Disparition inquiétante
Tout commence le mercredi 15 avril 2026. Henriette Carole quitte son domicile de Nyalla le matin pour se rendre à son lieu de travail, comme à son habitude. Ses collègues l’aperçoivent pour la dernière fois vers 20h30 en soirée, au moment de quitter le service. Elle aurait alors pris une moto ou un taxi pour rentrer chez elle. Elle n’y arrivera jamais.
Rapidement, l’inquiétude s’installe. Ses téléphones cessent de borner. Sa famille, ses amis, ses collègues tentent de la joindre en vain. L’oncle de son époux, basé aux États-Unis d’Amérique, alerte les proches et demande le partage de l’information, espérant que quelqu’un puisse renseigner sur son sort.
Des jours d’angoisse
Pendant plusieurs jours, la famille de Mme Kamga vit dans l’anxiété et le désarroi. Des recherches sont entreprises, des messages sont relayés sur les réseaux sociaux, mais aucune piste ne se confirme. Personne ne sait ce qui s’est passé entre le moment où elle a quitté son lieu de travail et le domicile familial à Nyalla.
Tragique dénouement
Au terme de plusieurs jours d’incertitude, le corps d’Henriette Carole est finalement retrouvé à la morgue de l’hôpital de Tergal, à Douala. Les informations recueillies indiquent qu’elle aurait été transportée vivante dans cet établissement à la suite d’un accident de la route survenu après avoir quitté son lieu de travail. Malheureusement, elle n’a pas survécu à ses blessures, probablement en raison des limites du plateau technique de l’établissement.
Deuil douloureux, des questions sans réponse
Si la cause du décès est désormais connue — un accident de la circulation —, les circonstances exactes du drame restent floues.

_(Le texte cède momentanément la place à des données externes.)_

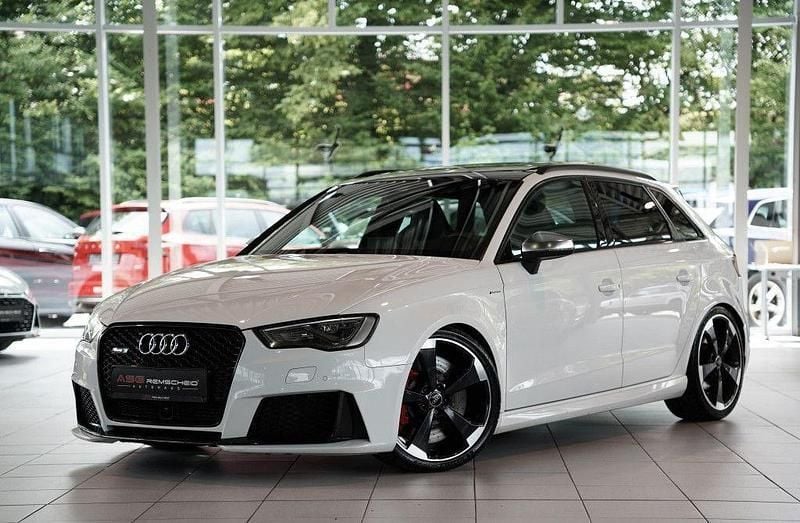 Weiß Gebraucht 2016 Audi RS3 Sportback Sport Kleinwagen | 34.800 € (Etwas zu teuer) - Bild 1/3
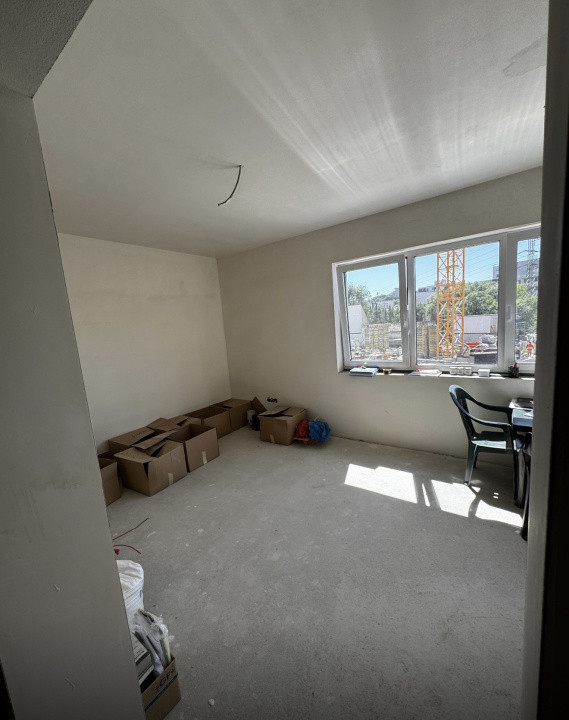 Apartament de 3 camere, zona semicentrala cu parcare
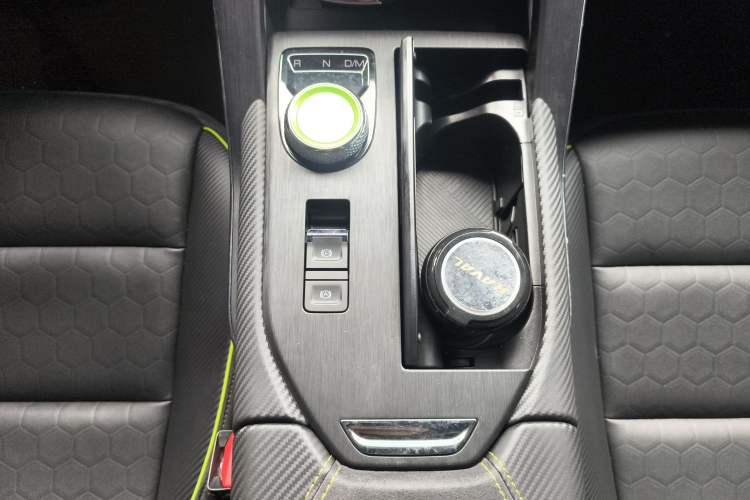 Used Haval H6S 2022 2.0T Two-Wheel Drive ZhiRun Version Gear Lever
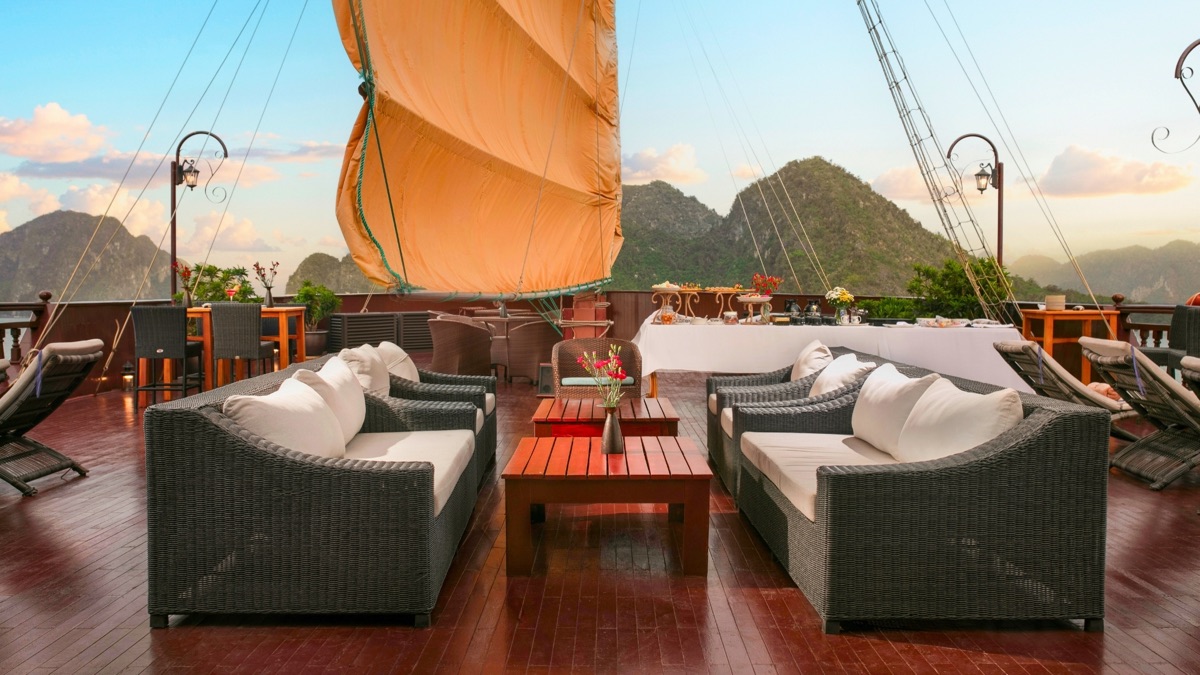 Emperor Cruises in Halong Bay, photo 2 of 69
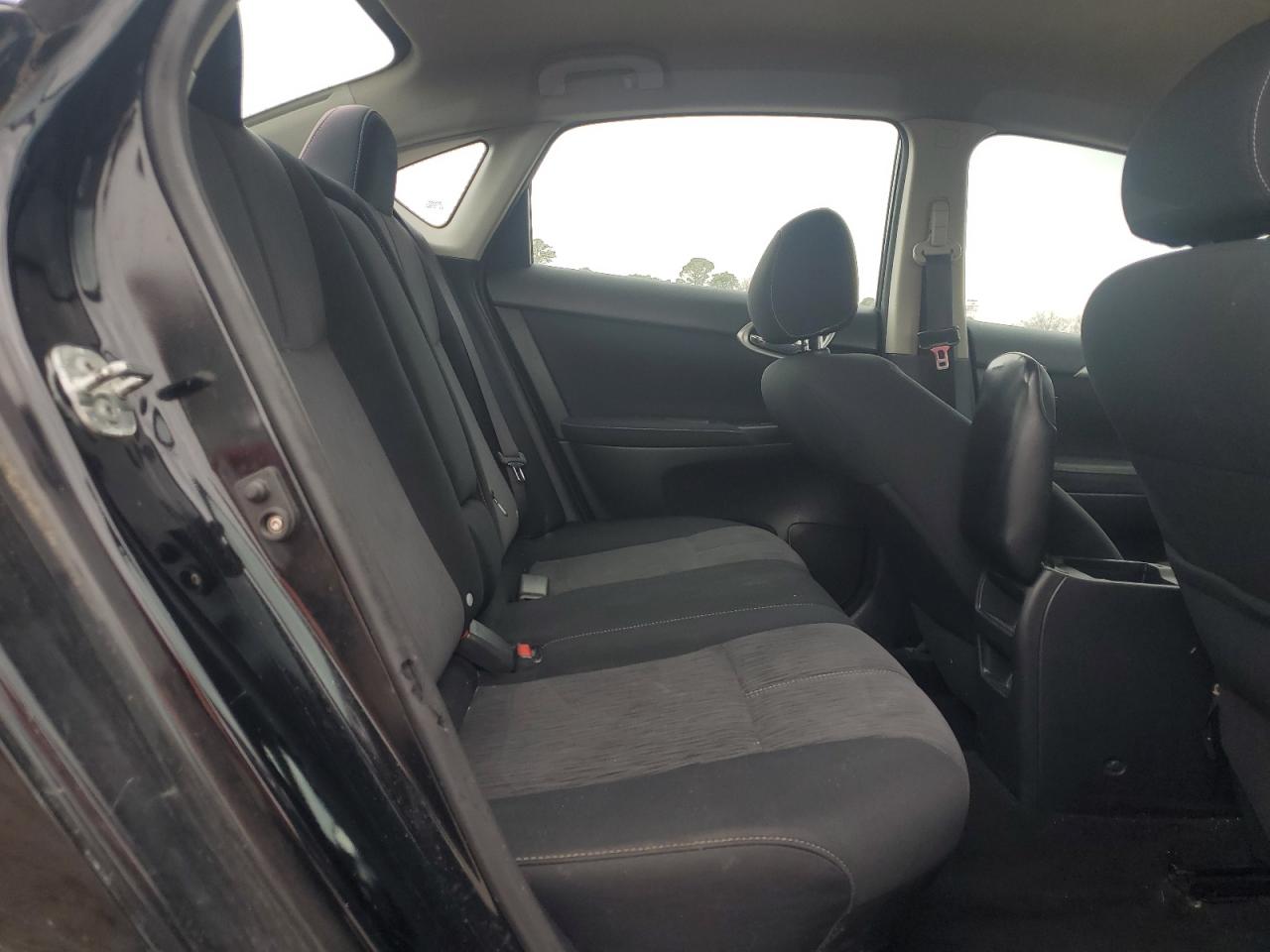 2014 Nissan Sentra - Image 10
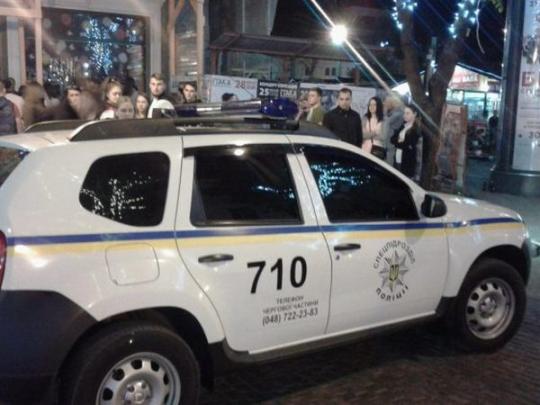 В центре Одессы на Дерибасовской произошла массовая драка отдыхающих (фото)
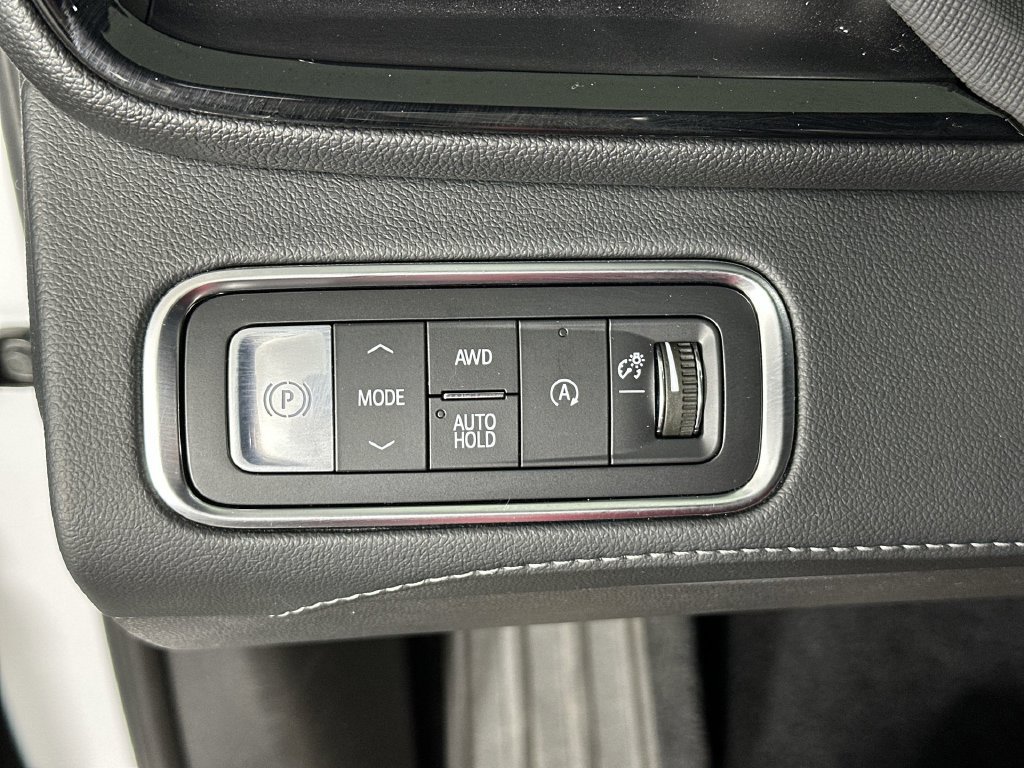 Used 2026 Buick Enclave Preferred AWD/4WD image 20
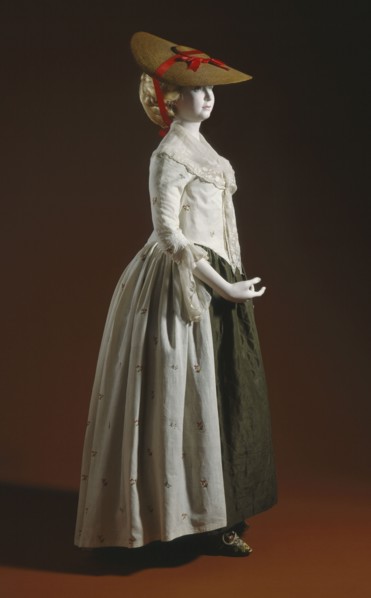 Woman's Robe à l'anglaise ensemble (gown, petticoat, fichu); hat; and shoes, Robe: 1780-1790.  Creator: Unknown.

Que s’est-il passé sur la route entre le lieu de travail et Nyalla ? Dans quel état était le véhicule ou la moto qui la transportait ? Y a-t-il eu un tiers impliqué ? Autant de questions qui demeurent, pour l’heure, sans réponse.
Cette tragédie rappelle avec brutalité la violence routière qui frappe quotidiennement les habitants de Douala, souvent contraints de se déplacer tard le soir dans des conditions précaires, au péril de leur vie.
La rédaction présente ses sincères condoléances à la famille Kamga, aux proches et aux collègues de Mme Ngono Henriette Carole.